Pyspark one-hot encoding with grouping same id

28 views Asked by At

Is there a way to perform OHE in Spark and 'flatten' dataset so that each Id has only one row?

For example if input is like this:

+---+--------+
| id|category|
+---+--------+
|  0|       a|
|  1|       b|
|  2|       c|
|  1|       a|
|  2|       a|
|  0|       c|
+---+--------+

Output should be like this (id0 has categories a and c, id1 has a and b, etc.):

+---+----------+----------+----------+
| id|category_a|category_c|category_b|
+---+----------+----------+----------+
|  0|         1|         1|         0|
|  1|         1|         0|         1|
|  2|         1|         1|         0|
+---+----------+----------+----------+

I can do this in pandas by OHE + groupby (aggr - 'max'), but can't find a way to do it in pyspark due to the specific output format..

Thank you, appreciate any help.

2

There are 2 answers

1
Arunbh Yashaswi On BEST ANSWER
indexer = StringIndexer(inputCol="category", outputCol="categoryIndex")
encoder = OneHotEncoder(inputCols=["categoryIndex"], outputCols=["categoryVec"])

pipeline = Pipeline(stages=[indexer, encoder])
model = pipeline.fit(df)
transformed_df = model.transform(df)

result = transformed_df.groupBy("id").pivot("category").agg(count("categoryVec"))

result.show()
+++
▶ SHORT EXERCISE A
Tally the lines in the entries below that contain the word "table", and reply with the number only.

Questions about scenes in pictures:
+++
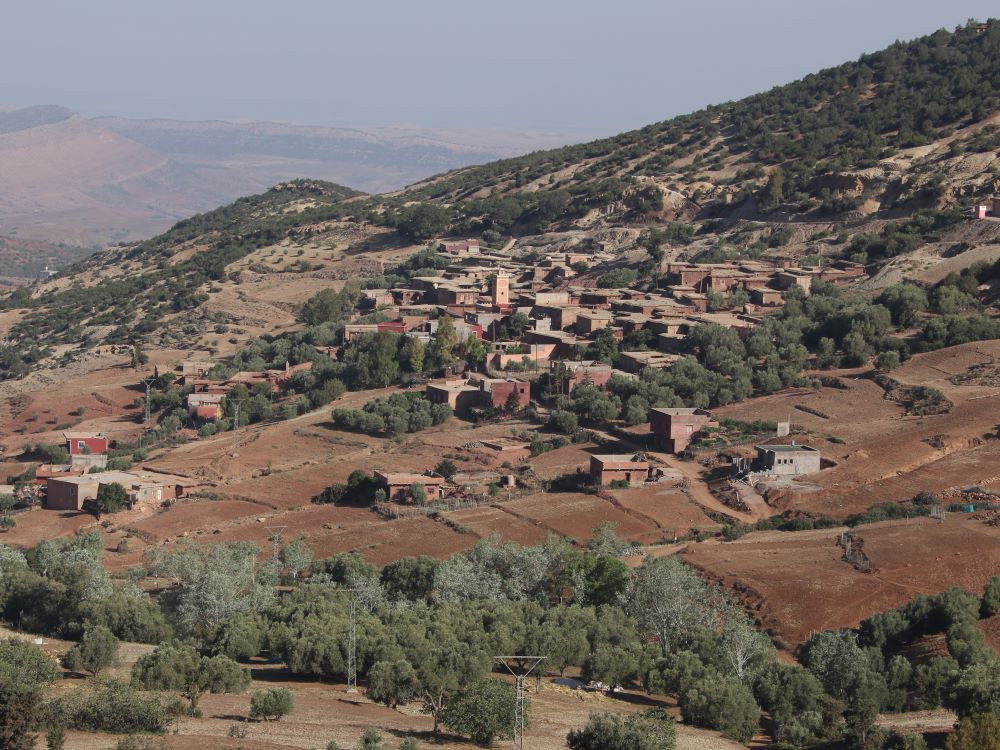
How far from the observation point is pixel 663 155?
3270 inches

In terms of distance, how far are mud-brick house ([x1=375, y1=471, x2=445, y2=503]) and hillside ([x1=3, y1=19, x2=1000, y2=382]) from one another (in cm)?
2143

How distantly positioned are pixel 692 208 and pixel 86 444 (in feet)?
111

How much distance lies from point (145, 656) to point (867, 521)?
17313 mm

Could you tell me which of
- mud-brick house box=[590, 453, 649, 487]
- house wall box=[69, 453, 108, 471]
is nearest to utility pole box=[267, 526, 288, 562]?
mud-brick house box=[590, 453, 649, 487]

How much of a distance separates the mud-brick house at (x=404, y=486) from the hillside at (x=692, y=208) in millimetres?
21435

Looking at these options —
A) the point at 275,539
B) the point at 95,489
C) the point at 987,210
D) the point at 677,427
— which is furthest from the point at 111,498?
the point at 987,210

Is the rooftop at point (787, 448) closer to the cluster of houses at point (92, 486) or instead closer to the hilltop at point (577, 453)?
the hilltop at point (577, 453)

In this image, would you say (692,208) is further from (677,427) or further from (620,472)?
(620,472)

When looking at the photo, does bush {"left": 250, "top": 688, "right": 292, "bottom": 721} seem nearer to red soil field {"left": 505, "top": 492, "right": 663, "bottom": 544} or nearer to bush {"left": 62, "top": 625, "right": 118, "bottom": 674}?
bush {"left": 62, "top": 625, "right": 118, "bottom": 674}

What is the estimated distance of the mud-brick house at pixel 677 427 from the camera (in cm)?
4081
+++
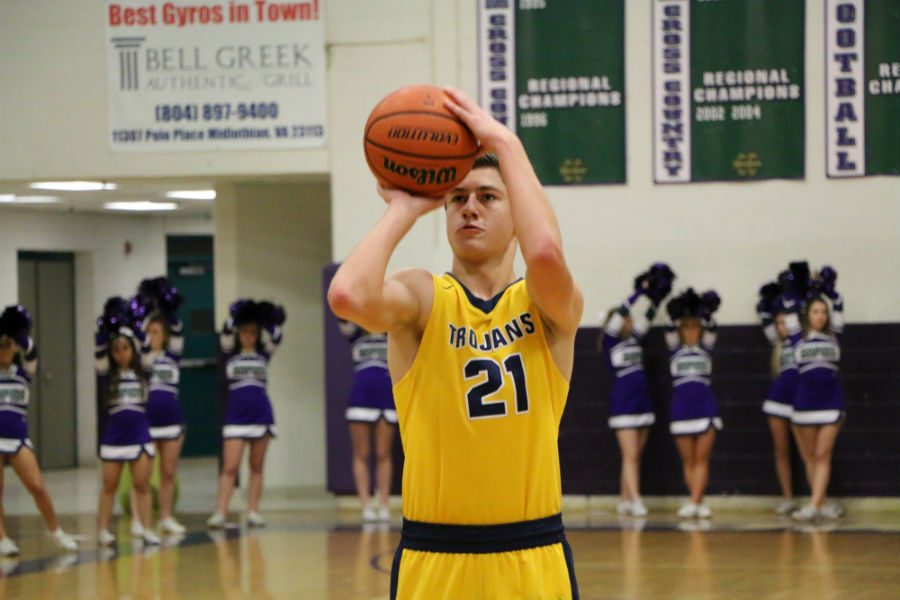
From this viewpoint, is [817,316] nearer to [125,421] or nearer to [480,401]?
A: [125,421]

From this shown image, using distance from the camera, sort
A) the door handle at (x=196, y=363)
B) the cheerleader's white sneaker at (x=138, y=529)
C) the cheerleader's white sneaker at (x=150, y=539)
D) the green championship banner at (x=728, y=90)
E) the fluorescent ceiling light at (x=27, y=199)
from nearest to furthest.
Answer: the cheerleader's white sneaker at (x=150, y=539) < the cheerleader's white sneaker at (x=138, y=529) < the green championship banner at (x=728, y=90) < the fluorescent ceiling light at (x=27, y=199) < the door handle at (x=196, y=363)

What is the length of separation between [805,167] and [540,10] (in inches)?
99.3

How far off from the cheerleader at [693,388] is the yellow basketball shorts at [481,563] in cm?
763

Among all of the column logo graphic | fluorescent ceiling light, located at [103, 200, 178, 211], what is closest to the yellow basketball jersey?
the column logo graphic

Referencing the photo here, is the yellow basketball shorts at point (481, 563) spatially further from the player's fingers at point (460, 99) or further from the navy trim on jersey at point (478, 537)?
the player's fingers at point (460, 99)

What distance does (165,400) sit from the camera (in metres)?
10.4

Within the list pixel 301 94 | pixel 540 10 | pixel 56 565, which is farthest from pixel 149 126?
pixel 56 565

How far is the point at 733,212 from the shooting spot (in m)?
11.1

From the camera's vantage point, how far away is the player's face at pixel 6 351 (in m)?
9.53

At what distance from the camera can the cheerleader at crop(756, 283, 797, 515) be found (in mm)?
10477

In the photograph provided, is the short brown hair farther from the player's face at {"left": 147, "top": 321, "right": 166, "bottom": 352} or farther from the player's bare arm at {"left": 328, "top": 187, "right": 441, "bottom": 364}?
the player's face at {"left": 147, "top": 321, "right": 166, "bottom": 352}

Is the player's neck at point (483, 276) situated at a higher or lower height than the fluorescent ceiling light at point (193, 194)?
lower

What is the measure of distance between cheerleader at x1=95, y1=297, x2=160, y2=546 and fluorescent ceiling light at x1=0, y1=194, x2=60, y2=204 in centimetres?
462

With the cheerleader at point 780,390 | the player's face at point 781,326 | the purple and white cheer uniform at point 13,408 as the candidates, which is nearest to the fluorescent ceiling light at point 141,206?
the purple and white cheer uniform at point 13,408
+++
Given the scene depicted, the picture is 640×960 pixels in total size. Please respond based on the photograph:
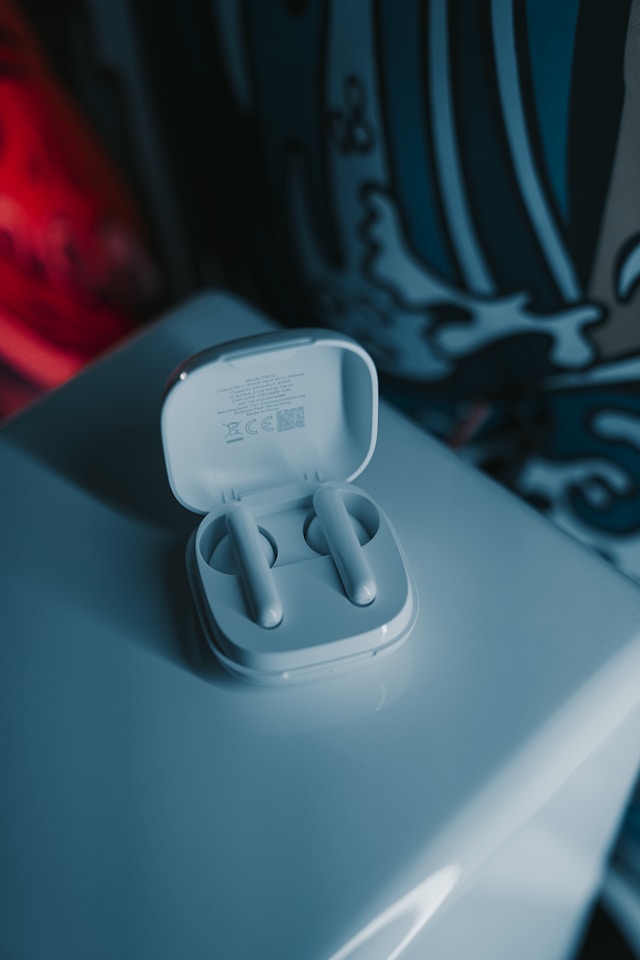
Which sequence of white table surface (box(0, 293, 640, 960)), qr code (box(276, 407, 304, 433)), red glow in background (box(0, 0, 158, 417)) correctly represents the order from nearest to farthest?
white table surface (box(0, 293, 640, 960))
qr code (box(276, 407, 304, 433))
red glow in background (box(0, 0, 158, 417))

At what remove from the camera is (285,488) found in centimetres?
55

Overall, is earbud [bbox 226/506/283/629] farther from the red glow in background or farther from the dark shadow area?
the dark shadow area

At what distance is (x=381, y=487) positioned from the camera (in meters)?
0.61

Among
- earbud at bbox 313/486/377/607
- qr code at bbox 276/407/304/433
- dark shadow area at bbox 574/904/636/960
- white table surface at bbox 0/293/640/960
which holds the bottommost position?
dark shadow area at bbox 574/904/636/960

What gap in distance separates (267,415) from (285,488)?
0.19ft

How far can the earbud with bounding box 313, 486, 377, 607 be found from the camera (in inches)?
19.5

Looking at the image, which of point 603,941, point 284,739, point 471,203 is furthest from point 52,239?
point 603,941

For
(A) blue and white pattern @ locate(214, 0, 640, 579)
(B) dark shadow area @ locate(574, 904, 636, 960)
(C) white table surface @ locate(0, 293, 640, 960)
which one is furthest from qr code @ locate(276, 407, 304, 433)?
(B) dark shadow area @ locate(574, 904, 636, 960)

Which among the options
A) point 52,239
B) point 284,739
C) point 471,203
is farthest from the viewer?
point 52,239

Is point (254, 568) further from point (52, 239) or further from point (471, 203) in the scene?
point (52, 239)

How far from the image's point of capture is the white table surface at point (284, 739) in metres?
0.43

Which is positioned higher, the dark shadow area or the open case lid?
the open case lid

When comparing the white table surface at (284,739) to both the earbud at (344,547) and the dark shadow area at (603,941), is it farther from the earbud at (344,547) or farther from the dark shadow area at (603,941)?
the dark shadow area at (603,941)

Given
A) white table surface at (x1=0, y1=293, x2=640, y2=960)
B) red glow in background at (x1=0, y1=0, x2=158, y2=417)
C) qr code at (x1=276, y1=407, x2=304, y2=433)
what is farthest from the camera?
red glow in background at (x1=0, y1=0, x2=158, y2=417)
+++
▶ SHORT EXERCISE B
In the PySpark one-hot encoding thread, what aggregation does the asker use with groupby to get the result in pandas?

▶ TASK ANSWER A
7

▶ TASK ANSWER B
'max'